漁が再開すると、獲ってきた貝の選別作業やセリをする場所がないことが問題となった。魚市場の施設も津波で流失したからだ。当初は屋外で作業をしていたが、漁師らが中心となって地元名取市などに掛け合い、2012年5月に仮設の魚市場が開設した。
漁師がいて、船があり、市場がある。これで、事実上、閖上支所は閉鎖を免れた。更地で無人になった閖上地区の端で、赤貝漁の活動が形になり始めた。これは県内外を問わず、明るいニュースとなった。しかし喜びも束の間、震災前にはキロ4500円の高値がつくこともあった赤貝も、3000円ほどに値が下がってしまっていた。
そこで閖上ブランドを取り戻すために、赤貝の自動選別機が使用開始された。重さごとに7種類に分けることで、価値体系の均一化、安定化を図ったのだ。また、2013年に入ると、再開決定後に発注した新造船が続々と完成、操業し始めた。
昨年4月に進水した栄漁丸の船長・佐藤栄作氏は「船が来るまでは海底の瓦礫を浚(さら)う仕事や、他人の船の手伝いをしていた。自分の船でヨシやるぞという気分になった」とその時の心境を語る。1月18日には最後の1隻が進水を迎え、ようやく閖上の赤貝漁は態勢が整う。

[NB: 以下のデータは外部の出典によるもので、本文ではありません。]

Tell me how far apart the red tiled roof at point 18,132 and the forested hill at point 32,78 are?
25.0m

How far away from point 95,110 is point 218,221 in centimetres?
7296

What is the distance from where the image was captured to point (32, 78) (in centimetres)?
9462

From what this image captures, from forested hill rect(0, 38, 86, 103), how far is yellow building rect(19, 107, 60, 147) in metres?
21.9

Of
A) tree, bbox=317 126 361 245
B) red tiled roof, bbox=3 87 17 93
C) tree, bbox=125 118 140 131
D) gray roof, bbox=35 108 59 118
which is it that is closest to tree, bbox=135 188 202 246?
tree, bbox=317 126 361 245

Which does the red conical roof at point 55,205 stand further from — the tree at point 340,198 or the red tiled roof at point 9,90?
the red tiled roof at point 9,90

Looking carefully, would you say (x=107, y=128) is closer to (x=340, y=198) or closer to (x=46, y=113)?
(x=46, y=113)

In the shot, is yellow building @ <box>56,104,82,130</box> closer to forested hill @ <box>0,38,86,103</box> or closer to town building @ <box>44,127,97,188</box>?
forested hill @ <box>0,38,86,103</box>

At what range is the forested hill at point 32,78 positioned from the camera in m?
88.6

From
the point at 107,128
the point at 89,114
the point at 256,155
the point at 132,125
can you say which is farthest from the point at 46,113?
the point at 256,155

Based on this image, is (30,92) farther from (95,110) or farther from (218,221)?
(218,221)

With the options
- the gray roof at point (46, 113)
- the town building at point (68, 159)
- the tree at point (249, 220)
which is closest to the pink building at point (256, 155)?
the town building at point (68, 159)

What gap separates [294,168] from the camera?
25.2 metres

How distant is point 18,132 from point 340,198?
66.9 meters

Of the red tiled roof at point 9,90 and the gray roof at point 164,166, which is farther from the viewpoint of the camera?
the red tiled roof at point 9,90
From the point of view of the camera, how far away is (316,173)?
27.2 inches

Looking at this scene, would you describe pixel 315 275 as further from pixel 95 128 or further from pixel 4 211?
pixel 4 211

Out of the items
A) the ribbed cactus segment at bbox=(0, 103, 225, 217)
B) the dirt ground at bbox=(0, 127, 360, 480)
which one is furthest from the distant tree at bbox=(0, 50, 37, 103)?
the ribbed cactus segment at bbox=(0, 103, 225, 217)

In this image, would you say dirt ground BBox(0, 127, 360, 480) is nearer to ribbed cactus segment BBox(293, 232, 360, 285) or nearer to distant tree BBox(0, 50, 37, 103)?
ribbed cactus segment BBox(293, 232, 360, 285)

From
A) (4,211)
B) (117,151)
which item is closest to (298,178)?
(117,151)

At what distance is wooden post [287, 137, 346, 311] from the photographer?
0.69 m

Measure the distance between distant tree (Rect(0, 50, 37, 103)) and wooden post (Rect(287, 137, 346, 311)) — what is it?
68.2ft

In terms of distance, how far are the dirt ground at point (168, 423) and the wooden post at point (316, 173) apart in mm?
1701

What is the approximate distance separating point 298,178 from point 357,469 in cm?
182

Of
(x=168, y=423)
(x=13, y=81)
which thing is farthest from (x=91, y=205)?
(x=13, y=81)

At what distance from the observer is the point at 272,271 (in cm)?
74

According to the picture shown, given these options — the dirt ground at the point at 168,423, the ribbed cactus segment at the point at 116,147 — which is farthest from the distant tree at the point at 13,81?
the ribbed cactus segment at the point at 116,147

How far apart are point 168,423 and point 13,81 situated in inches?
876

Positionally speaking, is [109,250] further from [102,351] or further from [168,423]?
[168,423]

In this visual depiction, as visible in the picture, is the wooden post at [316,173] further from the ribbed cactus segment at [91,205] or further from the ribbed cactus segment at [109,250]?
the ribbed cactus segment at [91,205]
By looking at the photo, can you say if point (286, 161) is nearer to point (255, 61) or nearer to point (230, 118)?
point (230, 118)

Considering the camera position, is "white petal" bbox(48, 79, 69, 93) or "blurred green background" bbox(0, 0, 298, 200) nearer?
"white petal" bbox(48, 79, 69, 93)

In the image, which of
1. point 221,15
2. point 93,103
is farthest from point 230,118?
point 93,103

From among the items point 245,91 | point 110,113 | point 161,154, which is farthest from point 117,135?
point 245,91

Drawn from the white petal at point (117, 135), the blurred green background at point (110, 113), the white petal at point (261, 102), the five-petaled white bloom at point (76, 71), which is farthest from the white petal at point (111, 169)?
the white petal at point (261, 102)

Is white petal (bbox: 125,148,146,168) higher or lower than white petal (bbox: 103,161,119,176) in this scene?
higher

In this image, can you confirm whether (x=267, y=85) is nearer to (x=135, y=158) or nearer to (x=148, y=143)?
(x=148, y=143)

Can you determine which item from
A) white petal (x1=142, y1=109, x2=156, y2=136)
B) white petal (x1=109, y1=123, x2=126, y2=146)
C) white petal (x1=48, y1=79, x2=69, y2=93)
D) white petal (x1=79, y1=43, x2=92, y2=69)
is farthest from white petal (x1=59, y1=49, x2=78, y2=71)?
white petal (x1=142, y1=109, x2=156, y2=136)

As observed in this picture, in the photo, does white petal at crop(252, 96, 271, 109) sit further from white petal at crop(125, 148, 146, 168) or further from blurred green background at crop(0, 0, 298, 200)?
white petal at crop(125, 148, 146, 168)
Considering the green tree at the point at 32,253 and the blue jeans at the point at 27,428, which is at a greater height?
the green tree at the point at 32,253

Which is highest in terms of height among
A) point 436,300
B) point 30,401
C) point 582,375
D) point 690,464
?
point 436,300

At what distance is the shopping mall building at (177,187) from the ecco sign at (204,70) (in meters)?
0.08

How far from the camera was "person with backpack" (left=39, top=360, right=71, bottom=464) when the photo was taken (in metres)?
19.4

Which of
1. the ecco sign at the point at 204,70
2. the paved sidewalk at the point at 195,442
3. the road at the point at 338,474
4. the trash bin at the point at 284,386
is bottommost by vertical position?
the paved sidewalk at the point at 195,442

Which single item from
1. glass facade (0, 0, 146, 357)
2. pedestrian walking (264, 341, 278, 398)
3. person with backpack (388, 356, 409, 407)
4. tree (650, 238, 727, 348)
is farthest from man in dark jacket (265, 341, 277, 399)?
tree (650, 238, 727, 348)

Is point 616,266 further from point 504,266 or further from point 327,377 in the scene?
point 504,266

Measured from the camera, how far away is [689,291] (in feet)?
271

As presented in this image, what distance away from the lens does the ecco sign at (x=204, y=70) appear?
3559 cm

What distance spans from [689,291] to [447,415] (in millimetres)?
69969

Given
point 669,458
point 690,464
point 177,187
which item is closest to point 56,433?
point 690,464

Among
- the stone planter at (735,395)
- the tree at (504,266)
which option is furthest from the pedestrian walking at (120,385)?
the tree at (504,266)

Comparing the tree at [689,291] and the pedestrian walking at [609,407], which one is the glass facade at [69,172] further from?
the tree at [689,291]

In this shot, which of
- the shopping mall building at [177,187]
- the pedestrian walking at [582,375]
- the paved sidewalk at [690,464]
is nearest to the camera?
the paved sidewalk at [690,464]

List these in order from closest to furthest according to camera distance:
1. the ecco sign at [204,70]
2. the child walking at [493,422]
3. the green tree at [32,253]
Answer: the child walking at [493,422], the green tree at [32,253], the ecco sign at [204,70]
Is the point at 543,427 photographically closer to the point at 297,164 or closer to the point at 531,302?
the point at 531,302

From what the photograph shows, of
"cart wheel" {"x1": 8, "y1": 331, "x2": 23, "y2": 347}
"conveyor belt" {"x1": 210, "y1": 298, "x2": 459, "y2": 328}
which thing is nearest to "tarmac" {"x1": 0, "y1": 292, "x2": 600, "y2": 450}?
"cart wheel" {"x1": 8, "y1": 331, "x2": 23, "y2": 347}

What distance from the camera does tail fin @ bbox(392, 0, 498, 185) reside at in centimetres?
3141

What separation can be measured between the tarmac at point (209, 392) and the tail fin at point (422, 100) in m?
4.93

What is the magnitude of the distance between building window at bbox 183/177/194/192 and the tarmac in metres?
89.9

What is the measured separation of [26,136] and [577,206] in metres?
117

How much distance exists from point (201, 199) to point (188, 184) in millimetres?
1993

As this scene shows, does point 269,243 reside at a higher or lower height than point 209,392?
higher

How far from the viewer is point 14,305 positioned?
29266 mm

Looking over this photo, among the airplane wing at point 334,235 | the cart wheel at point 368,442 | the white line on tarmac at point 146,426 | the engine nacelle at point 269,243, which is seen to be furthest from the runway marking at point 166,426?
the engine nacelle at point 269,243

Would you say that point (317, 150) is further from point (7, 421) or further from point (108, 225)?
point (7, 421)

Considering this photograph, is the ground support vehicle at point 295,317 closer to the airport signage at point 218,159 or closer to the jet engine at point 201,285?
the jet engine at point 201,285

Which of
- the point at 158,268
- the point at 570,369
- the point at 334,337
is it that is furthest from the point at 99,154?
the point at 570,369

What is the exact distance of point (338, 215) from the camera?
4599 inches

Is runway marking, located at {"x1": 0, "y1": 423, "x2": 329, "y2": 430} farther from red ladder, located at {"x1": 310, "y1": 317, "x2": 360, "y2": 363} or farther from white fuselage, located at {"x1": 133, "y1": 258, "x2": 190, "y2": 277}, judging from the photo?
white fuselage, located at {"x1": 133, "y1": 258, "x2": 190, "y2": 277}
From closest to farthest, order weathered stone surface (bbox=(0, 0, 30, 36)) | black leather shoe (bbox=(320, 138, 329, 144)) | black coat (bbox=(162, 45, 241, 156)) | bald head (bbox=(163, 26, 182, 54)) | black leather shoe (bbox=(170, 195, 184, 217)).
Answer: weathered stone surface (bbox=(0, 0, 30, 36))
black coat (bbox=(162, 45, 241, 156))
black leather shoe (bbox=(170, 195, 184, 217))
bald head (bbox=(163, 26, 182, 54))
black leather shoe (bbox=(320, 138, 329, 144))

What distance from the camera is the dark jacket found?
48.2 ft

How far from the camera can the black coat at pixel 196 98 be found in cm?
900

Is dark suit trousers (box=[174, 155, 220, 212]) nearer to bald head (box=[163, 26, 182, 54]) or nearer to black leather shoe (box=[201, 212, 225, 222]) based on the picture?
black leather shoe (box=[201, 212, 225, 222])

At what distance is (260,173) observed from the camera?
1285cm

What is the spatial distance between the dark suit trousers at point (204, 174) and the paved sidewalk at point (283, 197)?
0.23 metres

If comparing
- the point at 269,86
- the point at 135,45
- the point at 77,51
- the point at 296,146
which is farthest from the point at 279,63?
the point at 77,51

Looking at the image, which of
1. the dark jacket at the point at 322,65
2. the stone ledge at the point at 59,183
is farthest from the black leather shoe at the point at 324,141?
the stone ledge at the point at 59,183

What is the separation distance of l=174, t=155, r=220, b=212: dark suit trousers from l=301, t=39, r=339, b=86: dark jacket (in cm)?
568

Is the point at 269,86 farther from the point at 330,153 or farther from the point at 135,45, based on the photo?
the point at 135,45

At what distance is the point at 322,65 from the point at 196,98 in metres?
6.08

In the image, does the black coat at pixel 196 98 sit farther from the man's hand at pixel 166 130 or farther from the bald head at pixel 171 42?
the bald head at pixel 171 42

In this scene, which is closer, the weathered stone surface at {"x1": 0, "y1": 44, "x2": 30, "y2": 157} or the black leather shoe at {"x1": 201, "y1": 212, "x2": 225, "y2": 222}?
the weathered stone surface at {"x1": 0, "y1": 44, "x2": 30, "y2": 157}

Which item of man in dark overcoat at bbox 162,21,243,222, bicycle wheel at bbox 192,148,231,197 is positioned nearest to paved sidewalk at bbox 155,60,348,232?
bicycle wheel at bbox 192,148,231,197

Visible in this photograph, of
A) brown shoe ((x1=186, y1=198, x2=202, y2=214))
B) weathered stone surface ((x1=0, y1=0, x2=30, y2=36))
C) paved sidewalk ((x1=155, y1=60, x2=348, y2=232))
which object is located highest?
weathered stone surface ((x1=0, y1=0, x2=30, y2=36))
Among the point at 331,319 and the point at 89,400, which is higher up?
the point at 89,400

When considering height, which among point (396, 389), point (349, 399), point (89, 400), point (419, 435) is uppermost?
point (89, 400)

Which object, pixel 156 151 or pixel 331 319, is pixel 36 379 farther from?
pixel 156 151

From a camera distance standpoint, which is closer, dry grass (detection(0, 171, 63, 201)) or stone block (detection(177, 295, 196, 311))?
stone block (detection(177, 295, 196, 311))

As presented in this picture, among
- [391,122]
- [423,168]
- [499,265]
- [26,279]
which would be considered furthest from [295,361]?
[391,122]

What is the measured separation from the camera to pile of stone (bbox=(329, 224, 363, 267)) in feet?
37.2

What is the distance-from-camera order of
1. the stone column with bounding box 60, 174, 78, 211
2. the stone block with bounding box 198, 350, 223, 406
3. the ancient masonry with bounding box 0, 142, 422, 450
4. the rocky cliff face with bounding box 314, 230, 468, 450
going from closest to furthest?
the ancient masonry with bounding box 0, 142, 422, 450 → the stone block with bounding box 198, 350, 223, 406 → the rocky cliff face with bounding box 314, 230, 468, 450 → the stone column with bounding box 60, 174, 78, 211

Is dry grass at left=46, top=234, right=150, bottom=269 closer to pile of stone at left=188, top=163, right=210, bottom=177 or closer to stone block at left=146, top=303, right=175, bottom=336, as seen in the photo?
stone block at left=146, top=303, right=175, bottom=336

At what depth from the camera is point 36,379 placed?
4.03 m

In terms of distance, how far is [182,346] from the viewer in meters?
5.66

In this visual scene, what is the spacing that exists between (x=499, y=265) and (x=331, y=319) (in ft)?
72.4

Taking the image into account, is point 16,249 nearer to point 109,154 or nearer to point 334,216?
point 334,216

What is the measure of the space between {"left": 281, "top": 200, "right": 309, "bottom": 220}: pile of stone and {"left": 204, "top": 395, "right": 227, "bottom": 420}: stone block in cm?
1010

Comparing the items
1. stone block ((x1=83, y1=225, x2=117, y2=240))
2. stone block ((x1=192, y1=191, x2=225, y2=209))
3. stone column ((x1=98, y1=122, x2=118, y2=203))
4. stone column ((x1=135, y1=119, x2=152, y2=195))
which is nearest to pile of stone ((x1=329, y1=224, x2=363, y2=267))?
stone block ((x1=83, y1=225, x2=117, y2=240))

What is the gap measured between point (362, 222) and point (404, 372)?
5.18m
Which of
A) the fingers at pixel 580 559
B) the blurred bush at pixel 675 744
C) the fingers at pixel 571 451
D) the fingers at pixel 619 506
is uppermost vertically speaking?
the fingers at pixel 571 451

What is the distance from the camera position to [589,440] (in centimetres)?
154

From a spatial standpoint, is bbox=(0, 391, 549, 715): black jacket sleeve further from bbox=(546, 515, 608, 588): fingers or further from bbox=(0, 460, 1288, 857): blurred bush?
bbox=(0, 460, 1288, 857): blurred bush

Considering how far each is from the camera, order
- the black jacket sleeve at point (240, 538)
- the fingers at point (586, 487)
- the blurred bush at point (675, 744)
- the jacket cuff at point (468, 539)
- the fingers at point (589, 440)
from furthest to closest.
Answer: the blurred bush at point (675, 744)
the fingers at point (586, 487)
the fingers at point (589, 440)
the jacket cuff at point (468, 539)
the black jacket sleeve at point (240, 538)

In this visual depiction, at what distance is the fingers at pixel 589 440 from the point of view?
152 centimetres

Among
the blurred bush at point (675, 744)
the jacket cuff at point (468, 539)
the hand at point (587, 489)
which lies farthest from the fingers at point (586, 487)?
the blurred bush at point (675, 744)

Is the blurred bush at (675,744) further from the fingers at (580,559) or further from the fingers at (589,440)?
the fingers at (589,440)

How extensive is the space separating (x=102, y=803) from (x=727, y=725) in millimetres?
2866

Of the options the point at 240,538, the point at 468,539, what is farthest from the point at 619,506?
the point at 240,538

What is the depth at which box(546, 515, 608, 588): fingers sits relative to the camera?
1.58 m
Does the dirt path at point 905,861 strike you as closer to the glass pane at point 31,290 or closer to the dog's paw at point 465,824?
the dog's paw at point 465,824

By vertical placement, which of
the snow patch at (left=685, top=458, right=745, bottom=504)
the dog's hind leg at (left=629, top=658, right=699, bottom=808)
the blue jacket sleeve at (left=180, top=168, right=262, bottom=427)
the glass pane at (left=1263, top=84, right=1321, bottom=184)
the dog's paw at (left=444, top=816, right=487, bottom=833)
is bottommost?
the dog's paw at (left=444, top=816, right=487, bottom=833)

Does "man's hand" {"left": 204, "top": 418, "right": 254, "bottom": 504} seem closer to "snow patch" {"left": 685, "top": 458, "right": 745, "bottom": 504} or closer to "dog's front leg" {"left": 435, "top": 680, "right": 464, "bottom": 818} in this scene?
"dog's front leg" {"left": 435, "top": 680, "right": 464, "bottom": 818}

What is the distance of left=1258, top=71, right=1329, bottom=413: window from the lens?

閖上の名を広めるブランド赤貝の漁を先鋒に、地区は活気を見せ始めている。30年の歴史を持つ「ゆりあげ港朝市」も昨年5月に閖上に戻ってきた。
「俺らが獲る赤貝は日本一だから、というのはここの漁師は誰もが思ってるでしょう。俺たちが獲り始めなければ、閖上には人が戻って来ないとどこかで感じていた」(前出・出雲氏)という静かな気概が、復興という太く重い綱を引っぱっていく。